Sadly the number of survivors, or witnesses, decreases with every passing year, but for one six year old boy-- the image of smoke over the Hawaiian harbor will never go away.
December 7, 1941 started out just like any other Sunday for Major General Perry Smith. He was 6 years old and was in a truck bed full of kids on the way to Sunday school near Pearl Harbor.
"Everything was fine until we got to the post and they stopped us at the main gate and turned the truck around, didn't tell us anything in the back and started running us back home at a high rate of speed, so it was very scary," says Major Smith.
It may have been just days away from his 7th birthday, but the images are still etched in his mind.
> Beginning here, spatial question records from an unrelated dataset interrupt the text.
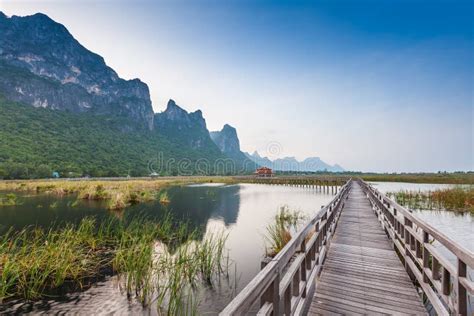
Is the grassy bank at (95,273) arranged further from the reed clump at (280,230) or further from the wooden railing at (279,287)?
the wooden railing at (279,287)

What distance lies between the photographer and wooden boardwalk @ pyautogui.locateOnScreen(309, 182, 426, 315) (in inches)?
145

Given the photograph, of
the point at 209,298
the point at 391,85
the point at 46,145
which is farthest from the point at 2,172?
the point at 391,85

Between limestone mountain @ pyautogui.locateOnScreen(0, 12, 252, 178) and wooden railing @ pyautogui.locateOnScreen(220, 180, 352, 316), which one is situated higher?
limestone mountain @ pyautogui.locateOnScreen(0, 12, 252, 178)

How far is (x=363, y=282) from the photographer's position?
4547 mm

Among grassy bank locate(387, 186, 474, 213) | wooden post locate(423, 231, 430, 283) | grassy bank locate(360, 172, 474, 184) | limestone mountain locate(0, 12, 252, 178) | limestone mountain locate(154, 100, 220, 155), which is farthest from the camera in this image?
limestone mountain locate(154, 100, 220, 155)

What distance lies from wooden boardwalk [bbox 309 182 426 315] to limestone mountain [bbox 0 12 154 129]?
135 m

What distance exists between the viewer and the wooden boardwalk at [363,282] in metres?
3.68

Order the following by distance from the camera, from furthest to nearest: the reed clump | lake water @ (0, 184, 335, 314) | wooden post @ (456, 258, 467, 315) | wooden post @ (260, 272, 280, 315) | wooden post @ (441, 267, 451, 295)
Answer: the reed clump, lake water @ (0, 184, 335, 314), wooden post @ (441, 267, 451, 295), wooden post @ (456, 258, 467, 315), wooden post @ (260, 272, 280, 315)

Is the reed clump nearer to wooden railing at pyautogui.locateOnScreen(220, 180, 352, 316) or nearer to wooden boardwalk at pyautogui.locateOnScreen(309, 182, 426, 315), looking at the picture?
wooden boardwalk at pyautogui.locateOnScreen(309, 182, 426, 315)

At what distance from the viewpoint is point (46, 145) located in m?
67.9

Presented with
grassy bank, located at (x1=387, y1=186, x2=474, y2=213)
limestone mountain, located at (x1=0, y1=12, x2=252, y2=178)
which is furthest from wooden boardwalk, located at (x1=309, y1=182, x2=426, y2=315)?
limestone mountain, located at (x1=0, y1=12, x2=252, y2=178)

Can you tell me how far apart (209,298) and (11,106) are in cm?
11686

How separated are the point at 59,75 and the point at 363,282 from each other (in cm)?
18591

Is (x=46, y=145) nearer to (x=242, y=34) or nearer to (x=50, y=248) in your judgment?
(x=242, y=34)
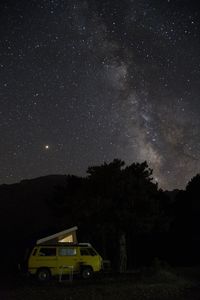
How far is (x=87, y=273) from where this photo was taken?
1053 inches

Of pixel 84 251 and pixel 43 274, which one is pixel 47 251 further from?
pixel 84 251

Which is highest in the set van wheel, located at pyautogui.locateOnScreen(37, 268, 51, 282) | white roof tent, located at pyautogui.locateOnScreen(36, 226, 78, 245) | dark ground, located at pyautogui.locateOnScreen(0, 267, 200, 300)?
white roof tent, located at pyautogui.locateOnScreen(36, 226, 78, 245)

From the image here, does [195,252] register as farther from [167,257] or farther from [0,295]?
[0,295]

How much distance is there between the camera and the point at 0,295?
792 inches

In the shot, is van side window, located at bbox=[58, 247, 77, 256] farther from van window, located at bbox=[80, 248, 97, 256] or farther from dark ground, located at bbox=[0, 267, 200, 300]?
dark ground, located at bbox=[0, 267, 200, 300]

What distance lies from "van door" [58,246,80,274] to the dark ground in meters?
0.94

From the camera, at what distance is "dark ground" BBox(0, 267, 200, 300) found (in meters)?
19.7

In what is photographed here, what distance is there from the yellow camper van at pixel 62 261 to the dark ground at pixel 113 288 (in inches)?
24.6

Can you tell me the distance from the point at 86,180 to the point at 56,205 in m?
8.45

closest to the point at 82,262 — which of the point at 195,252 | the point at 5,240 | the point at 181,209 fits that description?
the point at 195,252

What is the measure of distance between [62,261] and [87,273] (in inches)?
63.2

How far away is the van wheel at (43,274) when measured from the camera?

"As we looked out the back of the truck we could see a lot of smoke and a lot of air planes flying around and some of the older kids figured out that we were under attack," says Major Smith.
"I was six and I was very frightened and crying and hanging on to the bench so that the truck wouldn't throw me out the back," adds Major Smith.
But there's no way that young boy could have realized how big the moment was.
"It is the single most important day in the 20th Century for America because it not only got us into the war, but it forced us into world events, and world politics forever. It all happened on that day, 68 years ago today," says Major Smith.
And 68 years later, Major Smith may very well be one of the youngest witnesses.
"I kept saying to myself, if I live to be a really old guy, I may be the last witness, who can remember. Because I can remember I was six, but if you were much younger than six, you probably can't remember," adds Major Smith.
As each year goes by, fewer and fewer are here to remember, and smith hopes you take the day to think about them.
"All of them now are in their 80's, 90's or beyond age 100 many of them of course were badly wounded in the war so their health is rather fragile so we really need to thank them quickly because they will not be with us much longer," says Major Smith.
Major Smith says after the attack he and his sister, mother, and grandmother spent the next few days in the basement armed with a pistol and a baseball bat worried the Japanese would invade.
Years later, he himself would join the military, following in his dad's footsteps.
Major Smith says once he got back to Minnesota a few months later teachers and friends would press him to tell his story -- a story he's told now countless times over the last 68 years.